AIM OF THE EXERCISE: After locating the line that holds "OTR presents Project Pablo flyer", copy that line and all that follow it word for word through the end of the data, with no pictures.

RECORDS FOR THE EXERCISE:

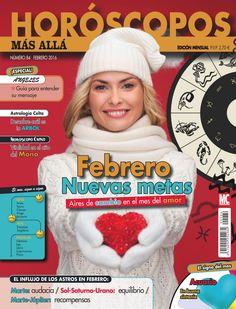 Revista HORÓSCOPOS MÁS ALLÁ 84, #febrero. Nuevas metas.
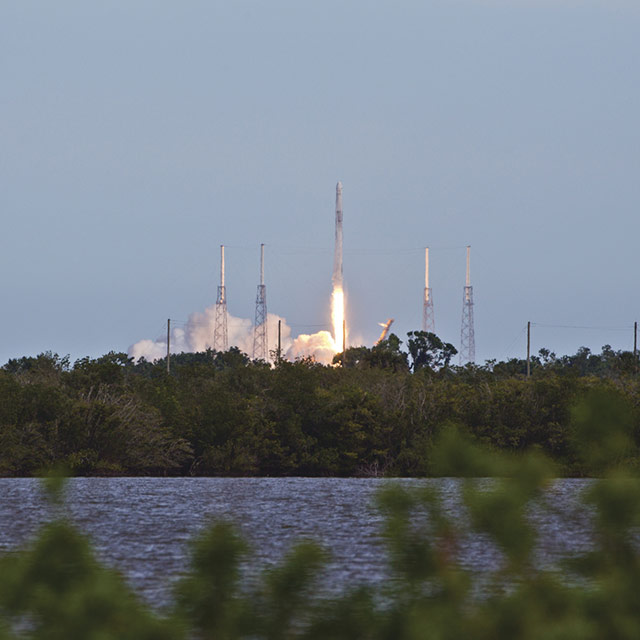 crs11 spacex launch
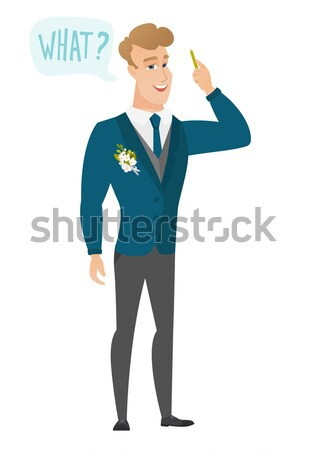 Asian groom calling for help. Stock photo © RAStudio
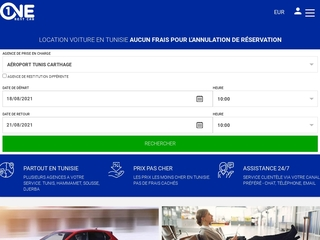 Location voiture en Tunisie prix pas cher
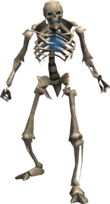 Skeleton (Lumbridge Catacombs)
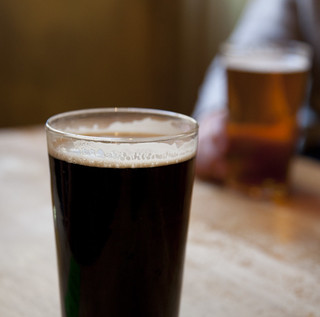 Stout is enjoyed by beer drinkers worldwide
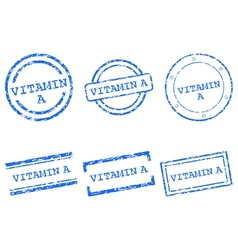 Vitamin a stamps vector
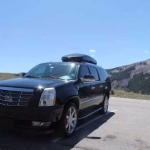 Luxury private SUV Vail Aspen to Denver limo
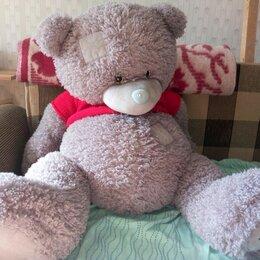 Мягкие игрушки - Мягкая игрушка медведь teddy, 0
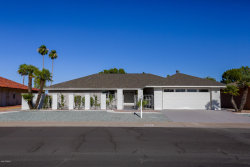 Photo of 17815 N Buntline Drive, Sun City West, AZ 85375 (MLS # 6091247)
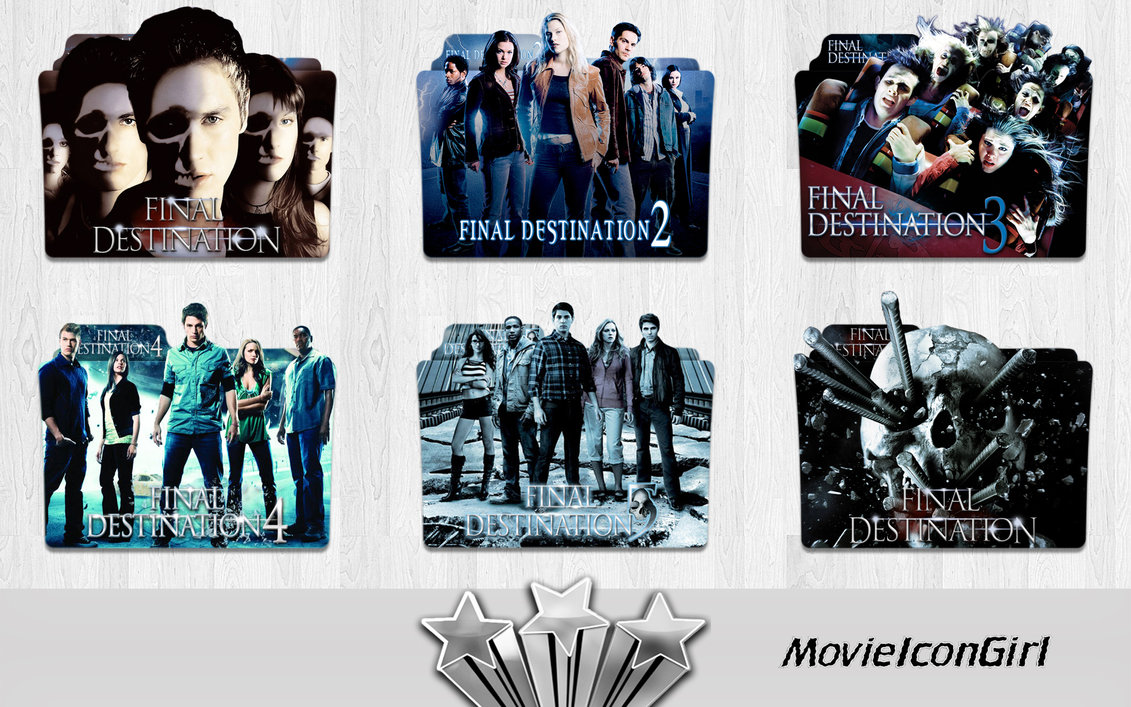 final_destination_collection_folder_icon_pack_by_movieicongirl-dadndtr.jpg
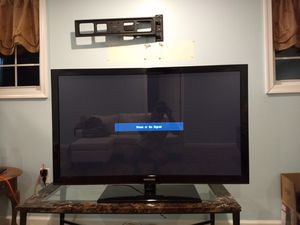 """50"""" TV or Large Monitor. for Sale in Fallston, MD"""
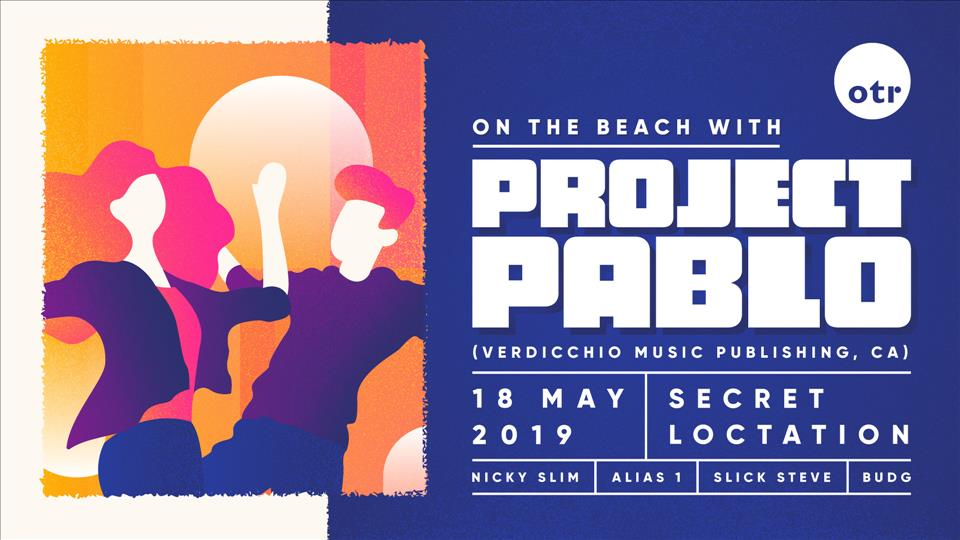OTR presents Project Pablo flyer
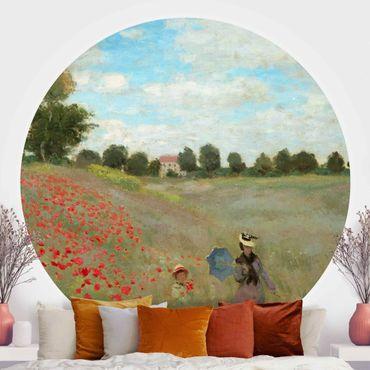 Carta da parati rotonda autoadesiva - Claude Monet - Campo di papaveri a Argenteuil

SOLUTION TO THIS EXERCISE:
OTR presents Project Pablo flyer
 Carta da parati rotonda autoadesiva - Claude Monet - Campo di papaveri a Argenteuil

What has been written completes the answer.